Map (value → last index): Scan left to right. For each index i and value v = nums[i], if v is in the map and i - map[v] <= k, return True. Otherwise set map[v] = i. Return False after the loop.

Sliding window set: Maintain a set of values in the window [i-k, i]. For each new nums[i], if it’s in the set return True; add it; then if i >= k remove nums[i-k] (the one that just left the window). Window size is k+1.

Python Solution

Map: value → last index (O(n) time, O(n) space)

class Solution:
    def containsNearbyDuplicate(self, nums: list[int], k: int) -> bool:
        last: dict[int, int] = {}
        for i, x in enumerate(nums):
            if x in last and i - last[x] <= k:
                return True
            last[x] = i
        return False

Sliding window set (O(n) time, O(min(n, k)) space)

class Solution:
    def containsNearbyDuplicate(self, nums: list[int], k: int) -> bool:
        window: set[int] = set()
        for i, x in enumerate(nums):
            if x in window:
                return True
            window.add(x)
            if i >= k:
                window.discard(nums[i - k])
        return False

Algorithm Explanation

Map: We only need to know the most recent index for each value. When we see x at index i, we check whether we’ve seen x before at an index j with i - j <= k. If so, return True. Otherwise record last[x] = i and continue. If we never find such a pair, return False.

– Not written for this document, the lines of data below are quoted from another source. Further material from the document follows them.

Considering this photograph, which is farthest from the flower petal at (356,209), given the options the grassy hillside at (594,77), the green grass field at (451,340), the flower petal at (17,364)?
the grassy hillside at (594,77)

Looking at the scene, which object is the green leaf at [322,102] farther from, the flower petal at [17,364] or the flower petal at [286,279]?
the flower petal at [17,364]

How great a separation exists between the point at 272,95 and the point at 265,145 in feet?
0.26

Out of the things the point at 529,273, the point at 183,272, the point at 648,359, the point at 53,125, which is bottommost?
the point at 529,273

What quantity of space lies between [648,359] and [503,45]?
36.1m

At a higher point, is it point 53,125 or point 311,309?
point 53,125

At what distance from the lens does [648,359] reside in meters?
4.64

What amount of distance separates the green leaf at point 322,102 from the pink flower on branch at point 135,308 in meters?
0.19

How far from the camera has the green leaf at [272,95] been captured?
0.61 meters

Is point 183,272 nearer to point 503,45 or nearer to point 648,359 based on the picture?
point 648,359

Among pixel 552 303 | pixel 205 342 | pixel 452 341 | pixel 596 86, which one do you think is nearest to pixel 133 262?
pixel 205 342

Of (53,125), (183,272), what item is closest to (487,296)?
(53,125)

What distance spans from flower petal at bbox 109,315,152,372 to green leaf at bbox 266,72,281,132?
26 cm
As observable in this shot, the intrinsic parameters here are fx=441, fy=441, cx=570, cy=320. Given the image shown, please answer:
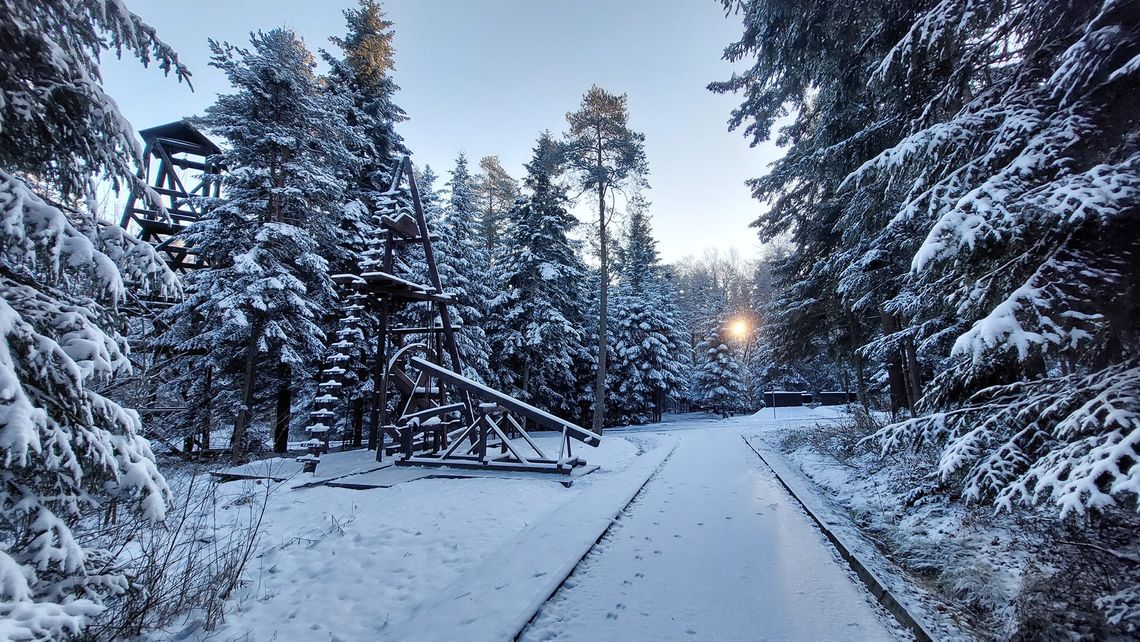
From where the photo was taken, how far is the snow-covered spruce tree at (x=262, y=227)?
37.8 ft

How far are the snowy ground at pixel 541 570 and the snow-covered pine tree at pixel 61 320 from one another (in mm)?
1315

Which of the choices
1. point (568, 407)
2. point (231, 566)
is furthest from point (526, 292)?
point (231, 566)

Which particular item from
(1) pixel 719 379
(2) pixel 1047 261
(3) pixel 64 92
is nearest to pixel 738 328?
(1) pixel 719 379

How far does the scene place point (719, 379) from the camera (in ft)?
106

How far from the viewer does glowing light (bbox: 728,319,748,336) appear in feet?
112

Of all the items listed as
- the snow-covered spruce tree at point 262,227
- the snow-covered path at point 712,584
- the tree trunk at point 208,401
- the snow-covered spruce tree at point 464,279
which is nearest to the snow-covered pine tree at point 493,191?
the snow-covered spruce tree at point 464,279

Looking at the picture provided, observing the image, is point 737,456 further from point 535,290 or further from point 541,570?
point 535,290

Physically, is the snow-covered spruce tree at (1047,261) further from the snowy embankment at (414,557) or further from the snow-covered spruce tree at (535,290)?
the snow-covered spruce tree at (535,290)

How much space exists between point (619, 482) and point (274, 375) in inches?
469

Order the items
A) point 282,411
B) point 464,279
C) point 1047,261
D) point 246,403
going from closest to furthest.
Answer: point 1047,261 → point 246,403 → point 282,411 → point 464,279

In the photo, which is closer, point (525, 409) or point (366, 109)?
point (525, 409)

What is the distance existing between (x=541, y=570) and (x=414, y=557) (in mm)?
1402

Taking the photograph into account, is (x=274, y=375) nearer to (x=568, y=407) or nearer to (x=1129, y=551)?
(x=568, y=407)

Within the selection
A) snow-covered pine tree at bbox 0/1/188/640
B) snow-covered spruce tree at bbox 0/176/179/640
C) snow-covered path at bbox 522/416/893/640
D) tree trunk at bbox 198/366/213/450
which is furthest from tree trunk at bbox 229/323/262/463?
snow-covered path at bbox 522/416/893/640
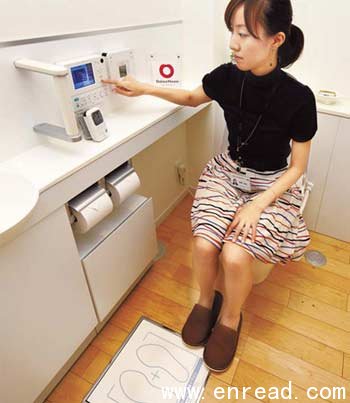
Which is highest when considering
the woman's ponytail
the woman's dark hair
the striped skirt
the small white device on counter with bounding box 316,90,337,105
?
the woman's dark hair

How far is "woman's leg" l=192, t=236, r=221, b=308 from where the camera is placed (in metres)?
1.10

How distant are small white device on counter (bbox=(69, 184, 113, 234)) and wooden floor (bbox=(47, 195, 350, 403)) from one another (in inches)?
20.9

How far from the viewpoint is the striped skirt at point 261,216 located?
1052mm

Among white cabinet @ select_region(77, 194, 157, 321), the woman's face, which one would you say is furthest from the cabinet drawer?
the woman's face

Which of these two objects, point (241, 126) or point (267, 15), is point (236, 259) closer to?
point (241, 126)

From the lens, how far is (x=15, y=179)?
2.71 feet

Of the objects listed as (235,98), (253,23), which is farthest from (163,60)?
(253,23)

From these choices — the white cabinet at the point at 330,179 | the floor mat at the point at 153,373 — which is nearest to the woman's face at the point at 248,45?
the white cabinet at the point at 330,179

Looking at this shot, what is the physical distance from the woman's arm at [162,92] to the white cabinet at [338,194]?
67cm

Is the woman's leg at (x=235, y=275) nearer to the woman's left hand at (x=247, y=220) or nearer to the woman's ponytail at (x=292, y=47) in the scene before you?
the woman's left hand at (x=247, y=220)

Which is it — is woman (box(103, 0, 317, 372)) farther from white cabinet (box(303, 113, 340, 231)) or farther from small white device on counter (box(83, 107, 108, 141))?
white cabinet (box(303, 113, 340, 231))

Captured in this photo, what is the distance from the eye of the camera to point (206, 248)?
110cm

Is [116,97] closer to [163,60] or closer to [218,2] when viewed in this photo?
[163,60]

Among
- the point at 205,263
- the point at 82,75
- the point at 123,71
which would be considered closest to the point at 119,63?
the point at 123,71
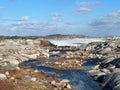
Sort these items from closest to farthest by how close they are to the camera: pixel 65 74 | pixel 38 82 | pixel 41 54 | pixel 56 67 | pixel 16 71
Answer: pixel 38 82 → pixel 16 71 → pixel 65 74 → pixel 56 67 → pixel 41 54

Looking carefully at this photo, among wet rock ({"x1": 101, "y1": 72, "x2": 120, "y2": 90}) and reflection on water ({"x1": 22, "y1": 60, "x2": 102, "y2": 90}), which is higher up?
wet rock ({"x1": 101, "y1": 72, "x2": 120, "y2": 90})

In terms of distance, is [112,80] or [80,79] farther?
[80,79]

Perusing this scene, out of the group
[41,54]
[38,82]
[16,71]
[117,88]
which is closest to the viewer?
[117,88]

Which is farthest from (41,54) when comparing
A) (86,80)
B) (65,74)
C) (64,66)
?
(86,80)

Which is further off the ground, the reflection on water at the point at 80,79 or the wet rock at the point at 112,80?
the wet rock at the point at 112,80

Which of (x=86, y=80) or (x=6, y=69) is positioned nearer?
(x=86, y=80)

Sliding window: The set holds values that are in the “current window” of the last k+1 indices. When we add nums[i], if it’s already in the set we have a duplicate within distance k. After adding, we drop nums[i-k] from the set when i >= k so the set only has indices in [i-k, i].

Complexity Analysis

  • Time: O(n) for both approaches.
  • Space: O(n) for the map (in the worst case all distinct values); O(min(n, k+1)) for the window set.

Edge Cases

  • k == 0 → no two distinct indices can have distance <= 0 → always False (unless we interpret “distance 0” differently; problem says distinct indices so distance at least 1). So k==0 → False.
  • Single element → no pair → False.
  • Two equal elements at distance 1, k >= 1 → True.

Common Mistakes

  • Storing all indices per value — We only need the last index; storing a list is unnecessary and uses more space.
  • Wrong window boundary — For “within k,” we care about indices in [i-k, i] (inclusive), so the window has size k+1. When at index i, remove the value at index i - k - 1? No: if we’re at index i, the valid previous indices are i-1, i-2, …, i-k. So the value that “exits” when we move to i is at index i-k-1. So when i >= k, we remove nums[i - k - 1]. Wait: at index i, we want to check if any of indices i-1, i-2, …, i-k has the same value. So the “window” of indices we care about is [i-k, i-1]. So we haven’t added nums[i] yet when we check. So: check if x in window; if yes return true; add x; then if len(window) > k we need to remove the oldest. The oldest in the window would be at index i-k. So when we’re at index i, the window should contain values from indices [i-k, i-1] before we add i. After we add i, window has [i-k, i]. So we should remove the value at index i-k when we’re at index i+1… So when at index i, after adding nums[i], we remove nums[i-k] (the one that is now at distance k+1 from current). So condition: if i >= k, remove nums[i - k]. That’s what I had. Good.
  • k == 0: For distinct indices i and j, abs(i-j) >= 1. So if k == 0, no pair can satisfy abs(i-j) <= 0. So return False. The map solution: when k==0, i - last[x] <= 0 implies i == last[x], but we’re updating last[x] = i when we see x, so we’d have seen x at last[x] and now at i; if they’re the same index we don’t have “two distinct indices.” So we check i - last[x] <= k only when we already have last[x] from a previous index. So when we see x at i, if x in last then last[x] is some j < i, so i - j >= 1. For k==0, i - j <= 0 is never true (since i > j). So we return False. Good.